=== 待分析文本 ===
• • • • • • •

取杂质I（蒂巴因）适量，精密称定，用流动相A溶解并稀释成0.51、1.02、5.08、10.17、15.25、20.34µg·mL－1的系列溶液，进样分析，同样得回归方程y＝12.546 x－0.6004（r＝0.9999），结果表明，蒂巴因检测浓度线性范围为0.51～20.34µg·mL－1。

取杂质H（二苯甲酮）适量，精密称定，制备成0.10、0.50、1.00、5.00、10.00、20.00、30.00、40.00µg·mL－1的系列溶液，进样分析，同样得回归方程y＝10.151 x+3.577（r＝1.0000），结果表明，二苯甲酮检测浓度线性范围为0.10～40.00µg·mL－1。

2.6 检测限和定量限试验

分别将氢可酮、蒂巴因、二苯甲酮的对照品溶液逐步稀释后进行测定，信噪比按3∶1计，得氢可酮、蒂巴因、二苯甲酮检测限分别为0.05、0.005、0.005µg；信噪比按10∶1计，三者定量限分别为0.15、0.015、0.015µg。

• • • • • • •

=== 练习题 ===
1. 根据上面的杂质检测方法文本回答：
(a) 蒂巴因的检测浓度线性范围是多少？
(b) 二苯甲酮系列溶液回归方程的相关系数r是多少？
(c) 信噪比按10∶1计时，氢可酮的定量限是多少？
2. 请从上面的杂质检测方法文本中原样返回一段文字，从“取杂质H（二苯甲酮）适量，精”起，到“0.015、0.015µg。”为止，首尾两处都包括在内。
这些记录答题时用不到。

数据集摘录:
• • • • • • •

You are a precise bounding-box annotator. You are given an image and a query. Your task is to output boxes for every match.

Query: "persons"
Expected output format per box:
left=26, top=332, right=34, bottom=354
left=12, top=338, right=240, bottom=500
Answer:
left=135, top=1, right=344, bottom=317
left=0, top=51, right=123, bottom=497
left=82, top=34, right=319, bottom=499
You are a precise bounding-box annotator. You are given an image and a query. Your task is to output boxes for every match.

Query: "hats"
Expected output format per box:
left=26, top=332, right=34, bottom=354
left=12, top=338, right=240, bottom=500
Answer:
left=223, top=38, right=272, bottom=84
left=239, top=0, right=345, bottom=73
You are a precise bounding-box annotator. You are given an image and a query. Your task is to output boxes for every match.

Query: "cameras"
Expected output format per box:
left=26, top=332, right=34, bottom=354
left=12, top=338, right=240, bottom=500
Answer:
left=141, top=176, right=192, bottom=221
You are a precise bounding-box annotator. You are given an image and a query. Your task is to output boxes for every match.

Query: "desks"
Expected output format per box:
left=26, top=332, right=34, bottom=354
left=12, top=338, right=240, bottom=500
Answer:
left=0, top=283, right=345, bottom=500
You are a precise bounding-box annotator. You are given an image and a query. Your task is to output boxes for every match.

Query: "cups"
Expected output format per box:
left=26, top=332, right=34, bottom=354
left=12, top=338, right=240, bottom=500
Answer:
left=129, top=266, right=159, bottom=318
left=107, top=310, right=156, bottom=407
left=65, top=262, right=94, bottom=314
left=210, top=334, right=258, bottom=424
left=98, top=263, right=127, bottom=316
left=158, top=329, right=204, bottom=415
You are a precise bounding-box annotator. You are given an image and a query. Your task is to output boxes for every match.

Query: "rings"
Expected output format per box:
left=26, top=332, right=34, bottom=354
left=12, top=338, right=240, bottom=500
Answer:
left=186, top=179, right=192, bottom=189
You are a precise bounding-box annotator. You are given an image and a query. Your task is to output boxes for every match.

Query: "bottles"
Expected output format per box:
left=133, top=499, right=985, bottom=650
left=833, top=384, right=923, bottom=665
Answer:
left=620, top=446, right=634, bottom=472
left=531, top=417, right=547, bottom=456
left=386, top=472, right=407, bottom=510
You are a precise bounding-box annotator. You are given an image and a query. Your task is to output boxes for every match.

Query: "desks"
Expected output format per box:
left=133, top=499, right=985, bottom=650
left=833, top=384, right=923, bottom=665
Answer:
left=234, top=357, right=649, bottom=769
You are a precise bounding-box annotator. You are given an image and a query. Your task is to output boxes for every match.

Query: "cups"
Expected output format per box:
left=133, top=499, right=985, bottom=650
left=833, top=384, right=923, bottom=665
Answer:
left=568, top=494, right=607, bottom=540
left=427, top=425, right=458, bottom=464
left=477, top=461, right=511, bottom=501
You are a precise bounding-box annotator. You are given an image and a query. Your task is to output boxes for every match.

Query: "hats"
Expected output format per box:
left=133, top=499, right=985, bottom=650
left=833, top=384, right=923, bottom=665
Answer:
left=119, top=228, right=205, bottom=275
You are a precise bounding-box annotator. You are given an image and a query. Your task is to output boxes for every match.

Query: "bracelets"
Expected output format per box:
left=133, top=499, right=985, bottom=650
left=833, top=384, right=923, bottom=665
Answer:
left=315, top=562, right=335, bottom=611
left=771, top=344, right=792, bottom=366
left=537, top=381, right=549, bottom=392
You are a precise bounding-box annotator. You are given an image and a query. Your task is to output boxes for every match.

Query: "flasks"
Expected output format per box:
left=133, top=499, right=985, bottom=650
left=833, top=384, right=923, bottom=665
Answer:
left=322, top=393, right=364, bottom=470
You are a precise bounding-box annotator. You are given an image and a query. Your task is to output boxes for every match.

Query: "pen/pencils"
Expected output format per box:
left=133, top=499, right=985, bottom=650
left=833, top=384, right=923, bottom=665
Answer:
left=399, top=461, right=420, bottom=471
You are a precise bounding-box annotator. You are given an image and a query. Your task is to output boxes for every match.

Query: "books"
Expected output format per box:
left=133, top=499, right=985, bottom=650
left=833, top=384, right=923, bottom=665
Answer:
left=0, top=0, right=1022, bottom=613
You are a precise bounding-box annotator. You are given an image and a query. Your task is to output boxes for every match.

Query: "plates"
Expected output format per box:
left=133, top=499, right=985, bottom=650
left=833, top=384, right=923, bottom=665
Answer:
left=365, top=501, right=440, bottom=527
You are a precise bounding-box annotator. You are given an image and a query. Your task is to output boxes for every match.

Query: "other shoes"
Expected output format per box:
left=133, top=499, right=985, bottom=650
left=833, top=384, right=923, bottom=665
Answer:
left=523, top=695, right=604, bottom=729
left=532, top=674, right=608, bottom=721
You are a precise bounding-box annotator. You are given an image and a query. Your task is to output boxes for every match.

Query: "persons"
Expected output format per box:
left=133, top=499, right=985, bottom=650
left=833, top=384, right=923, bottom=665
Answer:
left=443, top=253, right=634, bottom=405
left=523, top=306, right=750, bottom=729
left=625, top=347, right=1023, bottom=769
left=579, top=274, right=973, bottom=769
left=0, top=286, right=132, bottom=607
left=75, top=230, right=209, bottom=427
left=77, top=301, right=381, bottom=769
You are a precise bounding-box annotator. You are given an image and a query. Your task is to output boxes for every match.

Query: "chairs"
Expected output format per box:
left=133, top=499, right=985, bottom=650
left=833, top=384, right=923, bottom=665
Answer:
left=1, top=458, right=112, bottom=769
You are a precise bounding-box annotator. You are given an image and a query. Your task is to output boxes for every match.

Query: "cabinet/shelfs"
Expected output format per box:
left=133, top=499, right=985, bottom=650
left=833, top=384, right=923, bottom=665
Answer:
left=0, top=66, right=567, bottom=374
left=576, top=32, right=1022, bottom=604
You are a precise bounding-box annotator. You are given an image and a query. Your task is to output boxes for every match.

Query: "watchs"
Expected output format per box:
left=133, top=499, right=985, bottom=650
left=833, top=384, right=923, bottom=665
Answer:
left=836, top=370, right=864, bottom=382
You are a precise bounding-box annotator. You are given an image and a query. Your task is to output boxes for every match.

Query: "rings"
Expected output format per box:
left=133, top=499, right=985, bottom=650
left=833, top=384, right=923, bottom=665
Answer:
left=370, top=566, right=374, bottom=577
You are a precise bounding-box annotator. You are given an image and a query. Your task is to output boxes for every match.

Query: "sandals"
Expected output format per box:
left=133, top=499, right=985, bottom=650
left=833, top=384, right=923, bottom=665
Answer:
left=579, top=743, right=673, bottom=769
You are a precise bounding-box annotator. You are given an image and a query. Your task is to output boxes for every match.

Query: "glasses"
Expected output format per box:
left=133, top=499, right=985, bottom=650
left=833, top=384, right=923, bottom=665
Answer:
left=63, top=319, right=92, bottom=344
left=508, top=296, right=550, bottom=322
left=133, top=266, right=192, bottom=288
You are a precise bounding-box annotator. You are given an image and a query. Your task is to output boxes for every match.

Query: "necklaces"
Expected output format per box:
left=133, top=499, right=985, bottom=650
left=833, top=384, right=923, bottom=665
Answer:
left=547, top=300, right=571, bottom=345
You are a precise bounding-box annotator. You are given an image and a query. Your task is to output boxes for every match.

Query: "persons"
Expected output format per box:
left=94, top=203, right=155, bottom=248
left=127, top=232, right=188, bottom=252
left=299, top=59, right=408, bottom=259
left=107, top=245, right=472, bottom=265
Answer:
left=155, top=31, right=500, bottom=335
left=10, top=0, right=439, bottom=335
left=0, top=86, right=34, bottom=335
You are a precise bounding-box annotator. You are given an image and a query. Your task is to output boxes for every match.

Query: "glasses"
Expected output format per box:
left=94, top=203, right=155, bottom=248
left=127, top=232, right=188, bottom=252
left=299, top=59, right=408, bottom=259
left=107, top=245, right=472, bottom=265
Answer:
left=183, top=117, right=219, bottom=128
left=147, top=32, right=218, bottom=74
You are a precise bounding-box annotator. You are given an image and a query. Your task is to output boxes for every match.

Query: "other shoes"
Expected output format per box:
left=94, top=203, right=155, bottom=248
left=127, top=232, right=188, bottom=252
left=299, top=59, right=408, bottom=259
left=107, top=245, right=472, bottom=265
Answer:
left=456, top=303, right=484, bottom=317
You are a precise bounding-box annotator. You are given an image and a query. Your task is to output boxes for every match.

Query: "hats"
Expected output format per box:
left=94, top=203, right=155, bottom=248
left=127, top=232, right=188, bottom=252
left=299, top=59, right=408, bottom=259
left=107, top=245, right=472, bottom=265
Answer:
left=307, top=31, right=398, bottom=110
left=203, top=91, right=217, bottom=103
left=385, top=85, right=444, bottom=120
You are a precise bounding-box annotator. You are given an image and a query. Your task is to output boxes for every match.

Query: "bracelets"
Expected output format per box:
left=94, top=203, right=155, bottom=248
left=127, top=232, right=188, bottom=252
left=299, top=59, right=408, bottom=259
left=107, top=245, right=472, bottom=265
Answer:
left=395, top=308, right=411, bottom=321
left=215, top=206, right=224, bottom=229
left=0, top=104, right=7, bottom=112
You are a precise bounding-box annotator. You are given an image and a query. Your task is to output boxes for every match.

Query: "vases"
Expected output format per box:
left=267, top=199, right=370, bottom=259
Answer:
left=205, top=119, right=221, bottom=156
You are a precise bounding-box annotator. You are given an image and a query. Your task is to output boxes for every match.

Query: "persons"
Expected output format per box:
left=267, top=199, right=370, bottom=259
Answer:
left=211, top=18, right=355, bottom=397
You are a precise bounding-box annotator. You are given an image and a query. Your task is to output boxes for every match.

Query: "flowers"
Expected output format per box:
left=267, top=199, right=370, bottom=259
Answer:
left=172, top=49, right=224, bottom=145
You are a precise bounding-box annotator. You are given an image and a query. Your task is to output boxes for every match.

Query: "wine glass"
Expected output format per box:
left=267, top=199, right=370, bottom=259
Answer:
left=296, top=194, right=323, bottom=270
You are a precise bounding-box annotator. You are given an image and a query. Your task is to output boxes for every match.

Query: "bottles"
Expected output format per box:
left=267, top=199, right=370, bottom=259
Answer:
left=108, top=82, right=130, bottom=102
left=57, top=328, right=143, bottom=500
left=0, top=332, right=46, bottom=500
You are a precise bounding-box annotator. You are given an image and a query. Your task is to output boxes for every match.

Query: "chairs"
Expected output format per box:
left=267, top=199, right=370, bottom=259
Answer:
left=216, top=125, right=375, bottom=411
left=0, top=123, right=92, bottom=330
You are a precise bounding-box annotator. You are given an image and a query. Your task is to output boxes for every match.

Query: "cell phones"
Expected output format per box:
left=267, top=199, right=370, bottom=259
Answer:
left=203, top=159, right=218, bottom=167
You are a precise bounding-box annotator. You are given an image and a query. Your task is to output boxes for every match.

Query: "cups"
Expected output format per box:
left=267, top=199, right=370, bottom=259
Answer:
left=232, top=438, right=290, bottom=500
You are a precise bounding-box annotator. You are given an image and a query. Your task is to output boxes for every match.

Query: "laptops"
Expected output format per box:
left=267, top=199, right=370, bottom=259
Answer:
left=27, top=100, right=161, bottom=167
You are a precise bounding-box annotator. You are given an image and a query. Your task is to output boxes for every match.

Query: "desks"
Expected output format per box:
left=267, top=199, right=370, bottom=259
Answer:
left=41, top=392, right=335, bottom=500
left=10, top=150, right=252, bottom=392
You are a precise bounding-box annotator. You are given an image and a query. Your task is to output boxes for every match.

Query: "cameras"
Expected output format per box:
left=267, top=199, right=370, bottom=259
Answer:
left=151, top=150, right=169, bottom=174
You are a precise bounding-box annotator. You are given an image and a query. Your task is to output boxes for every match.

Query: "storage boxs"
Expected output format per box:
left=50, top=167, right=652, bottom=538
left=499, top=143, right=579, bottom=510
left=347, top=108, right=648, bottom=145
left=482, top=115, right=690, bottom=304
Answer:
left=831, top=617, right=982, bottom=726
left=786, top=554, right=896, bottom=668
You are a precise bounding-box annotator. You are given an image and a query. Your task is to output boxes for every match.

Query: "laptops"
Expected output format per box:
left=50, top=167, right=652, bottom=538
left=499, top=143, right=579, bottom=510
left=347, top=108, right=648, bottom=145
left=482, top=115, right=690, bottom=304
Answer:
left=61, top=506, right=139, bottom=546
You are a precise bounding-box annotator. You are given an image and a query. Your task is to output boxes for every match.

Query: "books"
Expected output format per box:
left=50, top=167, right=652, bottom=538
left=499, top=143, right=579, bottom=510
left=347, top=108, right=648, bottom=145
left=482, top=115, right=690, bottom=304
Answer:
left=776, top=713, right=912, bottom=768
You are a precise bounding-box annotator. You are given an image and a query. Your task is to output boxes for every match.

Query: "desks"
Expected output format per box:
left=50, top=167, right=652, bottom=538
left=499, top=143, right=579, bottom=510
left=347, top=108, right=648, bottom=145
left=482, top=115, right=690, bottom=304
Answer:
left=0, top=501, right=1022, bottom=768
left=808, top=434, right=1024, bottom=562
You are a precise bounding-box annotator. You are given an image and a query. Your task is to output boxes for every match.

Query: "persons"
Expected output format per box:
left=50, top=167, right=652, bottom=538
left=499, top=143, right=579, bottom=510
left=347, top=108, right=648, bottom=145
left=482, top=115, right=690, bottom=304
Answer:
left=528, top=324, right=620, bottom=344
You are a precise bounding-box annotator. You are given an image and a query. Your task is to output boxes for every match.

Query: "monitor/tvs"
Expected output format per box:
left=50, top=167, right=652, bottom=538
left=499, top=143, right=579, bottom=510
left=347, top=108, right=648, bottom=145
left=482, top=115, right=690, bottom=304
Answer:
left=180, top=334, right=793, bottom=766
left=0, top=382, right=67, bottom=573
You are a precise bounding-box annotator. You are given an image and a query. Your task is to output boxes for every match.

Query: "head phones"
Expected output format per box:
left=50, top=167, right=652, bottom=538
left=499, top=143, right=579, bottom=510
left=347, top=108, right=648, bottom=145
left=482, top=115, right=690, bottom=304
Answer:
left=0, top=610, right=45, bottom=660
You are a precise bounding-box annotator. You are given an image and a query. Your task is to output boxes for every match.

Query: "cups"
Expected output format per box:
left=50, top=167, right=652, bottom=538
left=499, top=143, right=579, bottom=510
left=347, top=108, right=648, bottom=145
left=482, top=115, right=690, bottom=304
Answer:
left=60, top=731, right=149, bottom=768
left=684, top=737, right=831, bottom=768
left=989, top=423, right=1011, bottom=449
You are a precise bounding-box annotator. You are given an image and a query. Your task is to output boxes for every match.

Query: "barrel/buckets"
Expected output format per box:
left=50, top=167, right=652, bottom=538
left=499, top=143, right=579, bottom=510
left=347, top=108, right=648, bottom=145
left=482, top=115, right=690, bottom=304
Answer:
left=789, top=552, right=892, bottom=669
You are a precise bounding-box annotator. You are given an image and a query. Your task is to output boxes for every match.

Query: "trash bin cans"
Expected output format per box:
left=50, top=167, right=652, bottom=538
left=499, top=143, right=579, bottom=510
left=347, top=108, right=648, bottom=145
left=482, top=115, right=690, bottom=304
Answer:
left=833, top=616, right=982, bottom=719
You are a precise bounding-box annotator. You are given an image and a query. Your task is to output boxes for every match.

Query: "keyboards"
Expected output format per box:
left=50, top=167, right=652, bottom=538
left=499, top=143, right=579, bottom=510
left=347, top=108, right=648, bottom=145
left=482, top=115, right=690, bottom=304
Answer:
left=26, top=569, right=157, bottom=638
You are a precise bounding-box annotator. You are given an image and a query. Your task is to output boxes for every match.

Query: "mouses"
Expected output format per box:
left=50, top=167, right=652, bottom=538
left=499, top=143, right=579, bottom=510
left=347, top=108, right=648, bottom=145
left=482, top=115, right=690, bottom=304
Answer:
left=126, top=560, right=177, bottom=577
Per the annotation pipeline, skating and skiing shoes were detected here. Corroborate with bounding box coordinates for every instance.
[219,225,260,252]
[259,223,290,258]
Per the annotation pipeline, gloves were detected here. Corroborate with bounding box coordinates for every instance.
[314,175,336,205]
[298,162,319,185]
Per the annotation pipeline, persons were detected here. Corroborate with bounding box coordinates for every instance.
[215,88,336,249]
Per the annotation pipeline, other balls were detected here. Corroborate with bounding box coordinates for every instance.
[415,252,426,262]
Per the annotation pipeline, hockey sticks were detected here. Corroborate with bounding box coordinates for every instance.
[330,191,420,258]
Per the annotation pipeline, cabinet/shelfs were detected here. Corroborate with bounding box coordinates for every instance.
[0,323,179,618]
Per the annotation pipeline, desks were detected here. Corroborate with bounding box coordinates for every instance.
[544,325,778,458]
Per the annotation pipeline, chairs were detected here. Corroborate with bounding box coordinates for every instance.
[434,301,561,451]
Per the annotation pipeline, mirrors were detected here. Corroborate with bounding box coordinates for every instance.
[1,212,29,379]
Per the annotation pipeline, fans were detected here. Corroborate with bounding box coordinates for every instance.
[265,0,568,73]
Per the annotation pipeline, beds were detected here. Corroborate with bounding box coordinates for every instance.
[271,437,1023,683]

• • • • • • •

=== 逐题解答 ===
1.
(a) 0.51～20.34µg·mL－1
(b) 1.0000
(c) 0.15µg

2.
取杂质H（二苯甲酮）适量，精密称定，制备成0.10、0.50、1.00、5.00、10.00、20.00、30.00、40.00µg·mL－1的系列溶液，进样分析，同样得回归方程y＝10.151 x+3.577（r＝1.0000），结果表明，二苯甲酮检测浓度线性范围为0.10～40.00µg·mL－1。

2.6 检测限和定量限试验

分别将氢可酮、蒂巴因、二苯甲酮的对照品溶液逐步稀释后进行测定，信噪比按3∶1计，得氢可酮、蒂巴因、二苯甲酮检测限分别为0.05、0.005、0.005µg；信噪比按10∶1计，三者定量限分别为0.15、0.015、0.015µg。